Lettre de deuil

 

 

                                        Pour ma bonne amie Blanche,

                                               après la mort de sa mère.

 

 

TU m’écris en pleurant, pauvre petite sœur.

Les adieux de ta mère et le deuil de ton cœur.

 

Il me semble te voir, belle dans ta tristesse,

Avec des yeux mouillés d’implorante détresse.

Rechercher « son » regard qui ne te sourit plus

Et qui s’en est allé vers la paix des élus.

Je te vois sur son front pencher ta tête blonde

Et lui dire « Maman » sans qu’elle te réponde.

Alors, ta gorge étouffe un douloureux sanglot

Et tu pleures longtemps sans murmurer un mot.

Oh ! je te comprends bien.

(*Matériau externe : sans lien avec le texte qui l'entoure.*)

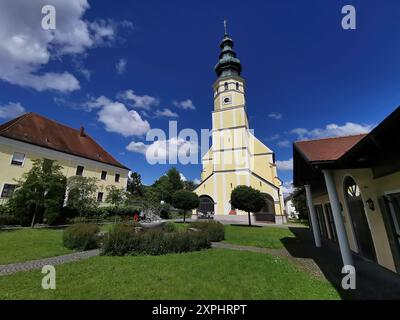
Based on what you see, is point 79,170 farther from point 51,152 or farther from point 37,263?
point 37,263

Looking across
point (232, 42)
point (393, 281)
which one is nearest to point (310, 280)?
point (393, 281)

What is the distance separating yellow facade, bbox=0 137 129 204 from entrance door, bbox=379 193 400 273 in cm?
2413

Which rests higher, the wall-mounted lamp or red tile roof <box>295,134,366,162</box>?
red tile roof <box>295,134,366,162</box>

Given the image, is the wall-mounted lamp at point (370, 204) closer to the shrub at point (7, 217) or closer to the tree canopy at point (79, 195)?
the tree canopy at point (79, 195)

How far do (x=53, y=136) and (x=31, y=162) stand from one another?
481 cm

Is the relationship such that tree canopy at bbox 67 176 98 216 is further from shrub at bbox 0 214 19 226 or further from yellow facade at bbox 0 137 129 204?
shrub at bbox 0 214 19 226

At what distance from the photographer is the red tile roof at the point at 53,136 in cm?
1977

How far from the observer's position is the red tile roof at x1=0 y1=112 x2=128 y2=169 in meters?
19.8

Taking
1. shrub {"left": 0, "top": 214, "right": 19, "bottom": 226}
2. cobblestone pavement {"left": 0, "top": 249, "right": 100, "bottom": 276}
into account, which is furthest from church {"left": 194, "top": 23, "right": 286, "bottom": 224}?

Ta douleur est immense

Comme l’amour dont elle a laissé la semence

Dans le fond de ton cœur affectueux et bon.

 

Je sais que ça fait mal quand les mères s’en vont ;

Mais vois-tu, si vers lui le bon Dieu les rappelle,

C’est qu’elles ont gagné leur couronne immortelle

Et qu’il est temps qu’elles jouissent du repos

Au pays où les chants sont plus purs et plus beaux.

Et puis, rappelle-toi, lorsque ton âme pleure,

Qu’une grande ouvrière entre dans ta demeure

Et que l’âpre douleur en te faisant pleurer

T’apporte en même temps le trésor avéré

D’une âme renaissante et plus forte et sereine,

Qui te rend à nos yeux plus grande qu’une reine.

 

La souffrance, vois-tu, chère petite sœur,

Auréolant ton front aura grandi ton cœur.

 

 

                                                         Octobre 1911.

 

 

 

Alphonse DESILETS, Mon pays, mes amours, 1913.